Unlike other environmental problems like climate change and ocean acidification, noise pollution can be easily fixed. Noise pollution is a direct result of our activities in and near the ocean, and can be ended in an instant if those activities are stopped. It is really important to reduce noise pollution as much as we can to reduce the stress from other environmental problems on these creatures. We can start by advocating for the manufacturing of quieter ships. Cavitation bubbles are the main source of propeller noise, through careful design and frequent repairing and polishing of propellers, noise can be reduced. Reducing ship speed by 10% to 20% has also been shown to diminish noise by up to half. Reducing sonar sound effects can be done by shifting navy exercises away from the known feeding grounds, tracking whales, and slowly increasing sonar sounds so that organisms can escape. Technologies can be applied to seismic surveys to quiet them down as well.

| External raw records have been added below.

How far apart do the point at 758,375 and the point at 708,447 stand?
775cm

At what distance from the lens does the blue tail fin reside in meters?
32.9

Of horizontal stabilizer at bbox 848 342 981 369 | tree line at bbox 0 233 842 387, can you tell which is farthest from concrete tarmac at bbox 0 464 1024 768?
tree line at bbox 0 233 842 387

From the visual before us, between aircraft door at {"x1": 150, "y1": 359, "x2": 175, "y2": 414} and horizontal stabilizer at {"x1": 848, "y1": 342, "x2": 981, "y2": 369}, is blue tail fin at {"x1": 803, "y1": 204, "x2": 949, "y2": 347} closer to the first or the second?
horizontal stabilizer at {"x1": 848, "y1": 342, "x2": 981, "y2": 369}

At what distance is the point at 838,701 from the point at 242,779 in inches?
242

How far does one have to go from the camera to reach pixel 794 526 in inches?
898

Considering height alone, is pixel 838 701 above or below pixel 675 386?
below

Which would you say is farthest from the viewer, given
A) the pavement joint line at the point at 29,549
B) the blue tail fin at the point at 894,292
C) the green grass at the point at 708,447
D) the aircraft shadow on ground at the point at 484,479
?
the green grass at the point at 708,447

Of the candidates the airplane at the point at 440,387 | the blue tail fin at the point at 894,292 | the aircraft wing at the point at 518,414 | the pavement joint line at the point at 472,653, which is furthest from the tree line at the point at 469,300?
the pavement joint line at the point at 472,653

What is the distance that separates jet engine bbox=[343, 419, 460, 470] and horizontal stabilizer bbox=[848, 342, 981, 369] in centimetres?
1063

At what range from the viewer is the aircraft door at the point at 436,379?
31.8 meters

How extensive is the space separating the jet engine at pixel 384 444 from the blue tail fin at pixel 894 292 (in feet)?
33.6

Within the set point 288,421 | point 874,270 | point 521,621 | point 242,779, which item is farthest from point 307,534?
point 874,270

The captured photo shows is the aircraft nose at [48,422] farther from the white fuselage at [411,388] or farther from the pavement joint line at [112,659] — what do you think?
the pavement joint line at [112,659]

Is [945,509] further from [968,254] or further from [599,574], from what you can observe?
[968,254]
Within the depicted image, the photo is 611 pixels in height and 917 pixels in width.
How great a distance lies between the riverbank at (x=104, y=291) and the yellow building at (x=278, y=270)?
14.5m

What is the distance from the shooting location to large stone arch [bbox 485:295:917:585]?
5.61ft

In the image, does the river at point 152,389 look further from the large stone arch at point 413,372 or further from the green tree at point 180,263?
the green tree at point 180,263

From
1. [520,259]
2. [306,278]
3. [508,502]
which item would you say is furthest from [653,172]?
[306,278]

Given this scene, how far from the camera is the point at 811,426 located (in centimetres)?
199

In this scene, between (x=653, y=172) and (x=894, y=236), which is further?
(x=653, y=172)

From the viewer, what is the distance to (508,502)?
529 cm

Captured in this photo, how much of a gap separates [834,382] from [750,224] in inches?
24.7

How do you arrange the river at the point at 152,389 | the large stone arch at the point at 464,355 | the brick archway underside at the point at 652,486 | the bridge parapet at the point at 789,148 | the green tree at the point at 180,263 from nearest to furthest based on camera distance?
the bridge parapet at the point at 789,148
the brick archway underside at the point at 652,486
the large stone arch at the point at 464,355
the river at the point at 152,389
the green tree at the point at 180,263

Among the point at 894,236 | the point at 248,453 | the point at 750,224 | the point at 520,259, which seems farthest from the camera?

Of course reducing ship traffic, navy exercises, drilling, and surveys would yield the best result in lowering noise pollution underwater. While it isn't probable that these activities will be slowing down, there are things we can do to reduce their sounds. On an individual level, you can help by educating the community and advocating for change. A little peace and quiet and sympathy for marine mammals can be more beneficial than you think.


Works Cited

Baker, A. (2021, February 5). Underwater Noise Pollution Is Disrupting Ocean Life—But We Can Fix It. TIME.

Bernstein, S. (2021, February 4). Noise pollution is harming sea life, needs to be prioritized, scientists say. Reuters.

Haskell, D. G. (2022, April 12). An ocean of noise: How sonic pollution is hurting marine life. The Guardian.

UNEP. (2022, April 25). Are humans drowning out the sounds of the seas?. UNEP.

WWF Global Arctic Programme. (2023, January 4). Infographic: Underwater Noise. WWF.